I rolled in with these two on Friday afternoon, only 1.5 hours late after a slight detour in Stuttgart. I'd been , ahem, given the task of holding the tickets for the three of us, which anyone who knows me knows is a total mistake. Famous for getting on trains going in the wrong direction, showing up at the airport for a flight that's actually a week later, and many other errors of time and place, my very abstract sense what it means to get from point A to point B is how we missed our transfer in Mannheim and ended up on the local train back from Stuttgart to Karlsruhe. "You're fired as tour manager," Brea said. We arrived and headed to the theater, where that night Eva and Ryan tore up the stage with their duo Roadkill. The music sounded so overwhelmingly good that there were times I forgot to watch the dance...which is saying a lot, given how fierce the two of them are. But like I said, more on the sound system later.

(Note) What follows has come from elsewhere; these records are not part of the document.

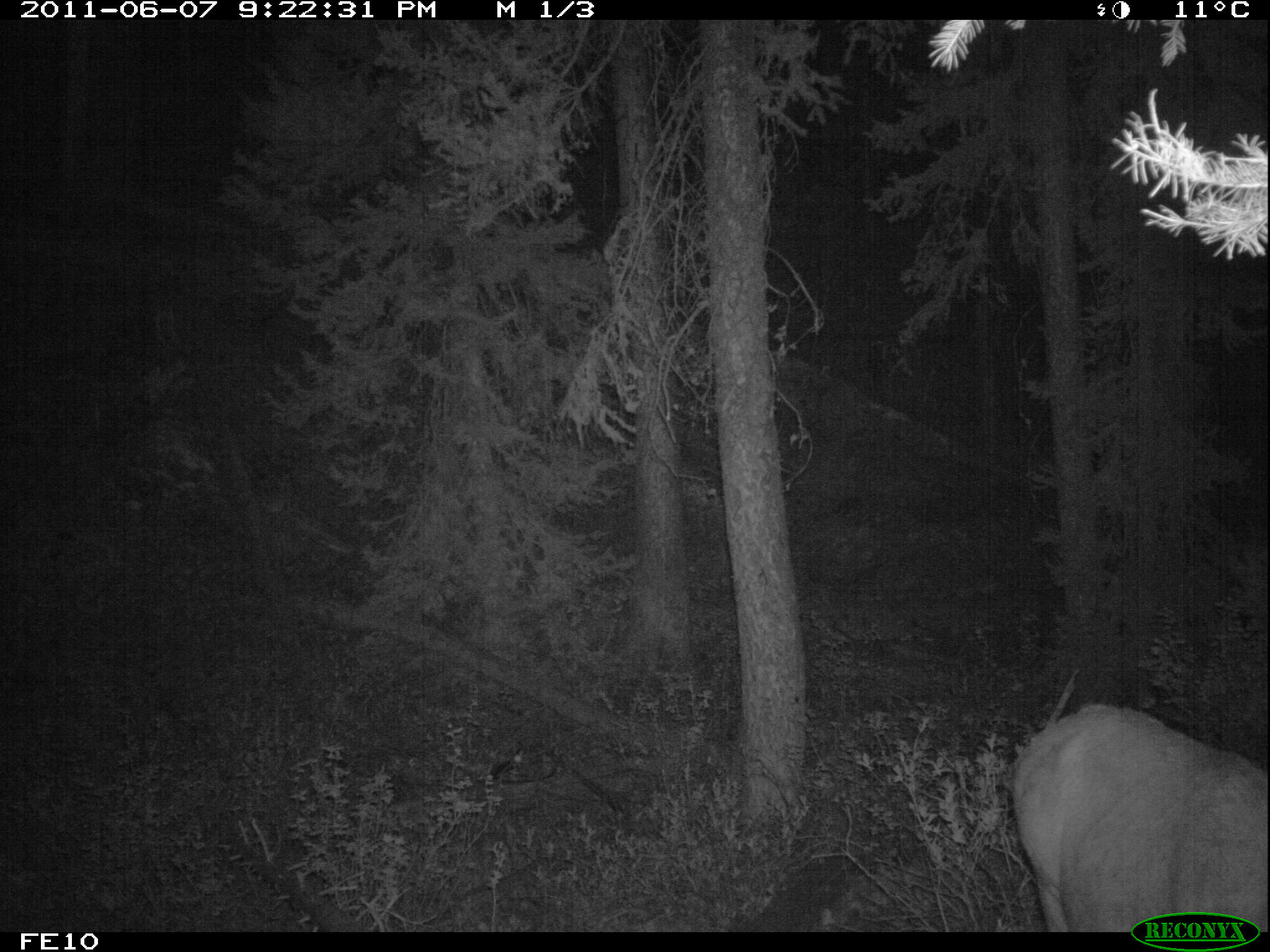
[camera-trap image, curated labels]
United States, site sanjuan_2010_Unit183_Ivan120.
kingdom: Animalia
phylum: Chordata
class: Mammalia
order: Artiodactyla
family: Cervidae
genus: Cervus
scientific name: Cervus elaphus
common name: red deer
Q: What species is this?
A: Cervus elaphus (red deer).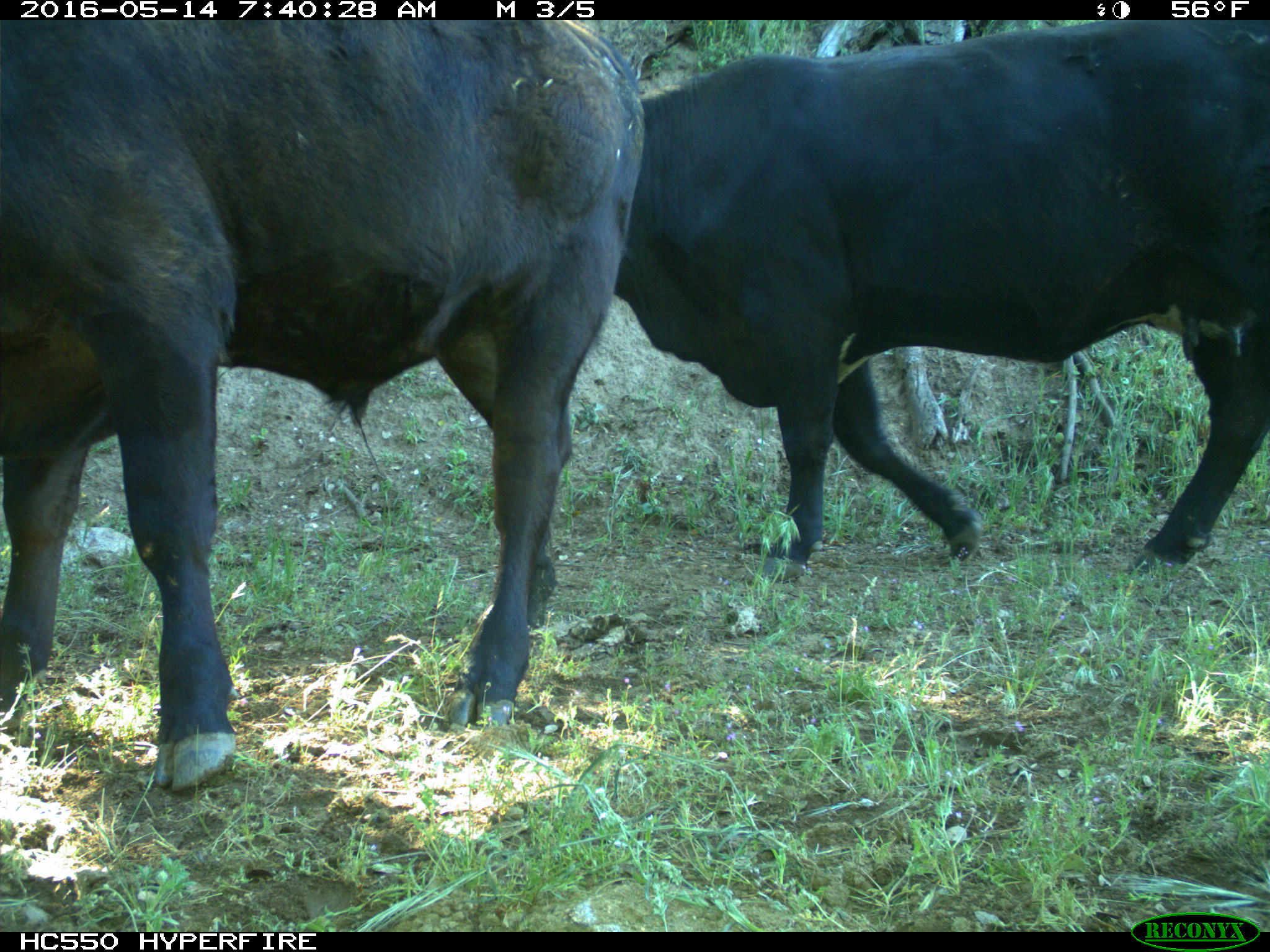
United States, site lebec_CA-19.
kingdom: Animalia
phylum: Chordata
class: Mammalia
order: Artiodactyla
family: Bovidae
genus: Bos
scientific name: Bos taurus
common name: domestic cow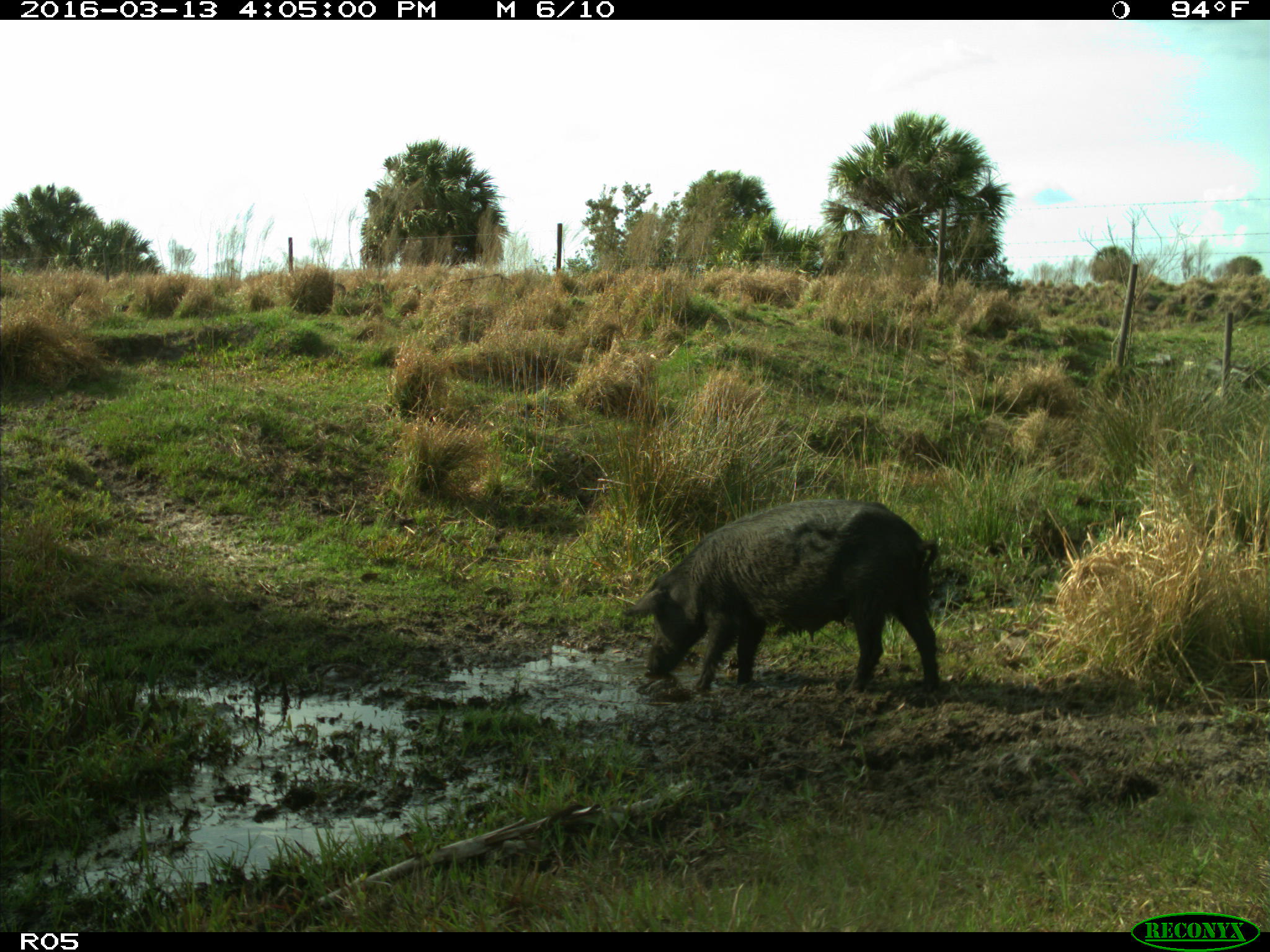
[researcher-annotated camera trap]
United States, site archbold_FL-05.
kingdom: Animalia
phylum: Chordata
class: Mammalia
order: Artiodactyla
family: Suidae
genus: Sus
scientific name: Sus scrofa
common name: wild boar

We had visitors!! Evan was in town from Switzerland, Bernd up from Freiburg, and the mama of the boss in from Berlin for a surprise visit. Combined with James and Marijke in from NYC, it was like a family reunion.
Here's the theater entrance.....
and here's the inside of the theater. Imagine a theater with padded walls. Imagine a giant recording studio. Imagine 1 foot thick metal doors, blocking out external sound. Inside - quadrophonic surround sound!! This theater was built for sound and video. Dancing in it, we heard things in the music we'd never heard before. And just listening to the Ben Frost music while watching Roadkill was a physical experience - the bass palpable; the sound moving in and through us in the audience. Rich.
And we danced. The performing was the most difficult but also the most fulfilling part, as with every tour. It's the payoff for all the extra rehearsals and early morning trains, the part that leaves me with the strongest impressions and biggest surprises. Like the moment when I was standing in the wings getting ready to walk on, thinking not about focusing my energy or about getting into character but instead having the thought pop into my head: "I'm a professional entertainer." How strange, I thought. How beautiful. How many times I have walked onto stages. That's what we are, and that's what we did, and the good people of Karlsruhe seemed to like it.